The several resolves creating or continuing the commission were statutes. The plaintiff contends that they were unconstitutional and did injury to her, particularly in the matter of what she calls the "blacklist." As in other cases of alleged injury to a person flowing from the operation of *476 allegedly unconstitutional statutes that person has the right to test in court the questions of constitutionality and of injury. There is nothing new in this. See Attorney General v. Brissenden, 271 Mass. 172, 180; Stockdale v. Hansard, 9 Ad. & El. 1, 108-109, 148-149.

It has been suggested that the case has become moot because any harm to the plaintiff has already been suffered past recall; but the trouble with this argument is that by the terms of the latest resolve the commission in its final report, to be filed not later than February 1, 1957, is required to report "the name and all other identifying data available to the commission, of any individual, concerning whom, the commission, during the course of the investigation, has received creditable evidence that such individual was or is a member of the communist party, a communist or a subversive" (emphasis supplied). If the commission does what it has been told to do, it will repeat the plaintiff's name in its final "blacklist."
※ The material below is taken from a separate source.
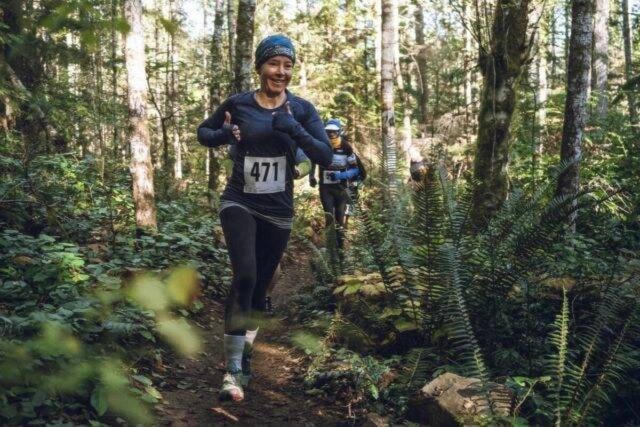 29487682_web1_220622-CVR-S-trail-run-1_1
This is by no means a decision that the plaintiff is entitled to prevail in all or any of her contentions. As to some of them at least she may well encounter serious difficulties, jurisdictional or otherwise. All issues on the merits of the case are left wholly open. This opinion decides only that the plaintiff has a right to present her case and for that purpose to have process against all of the defendants, so that all may be heard, before the case is disposed of as to any of them.

The interlocutory decrees allowing the so called motions to dismiss, treated as decrees sustaining demurrers directed solely to want of jurisdiction, are reversed, without prejudice to the contention of the demurring defendants that the court has no jurisdiction to grant the relief prayed for. The final decree is reversed, and the case is to stand for service upon the defendants not served. The defendants who have demurred may stand upon their demurrers or. if so advised, may be permitted to plead or answer on any pertinent ground, including the ground that the court has no jurisdiction to grant the relief prayed for.

So ordered.

NOTES

[1] The most recent resolve extending and continuing this commission is c. 4 of the Resolves of 1956, approved February 2 of this year.

[2] The word "creditable" is obviously used in the sense now more commonly expressed by the word credible.

[1a] Referred to later in the bill as having been filed with the defendant Hayden, clerk of the Senate.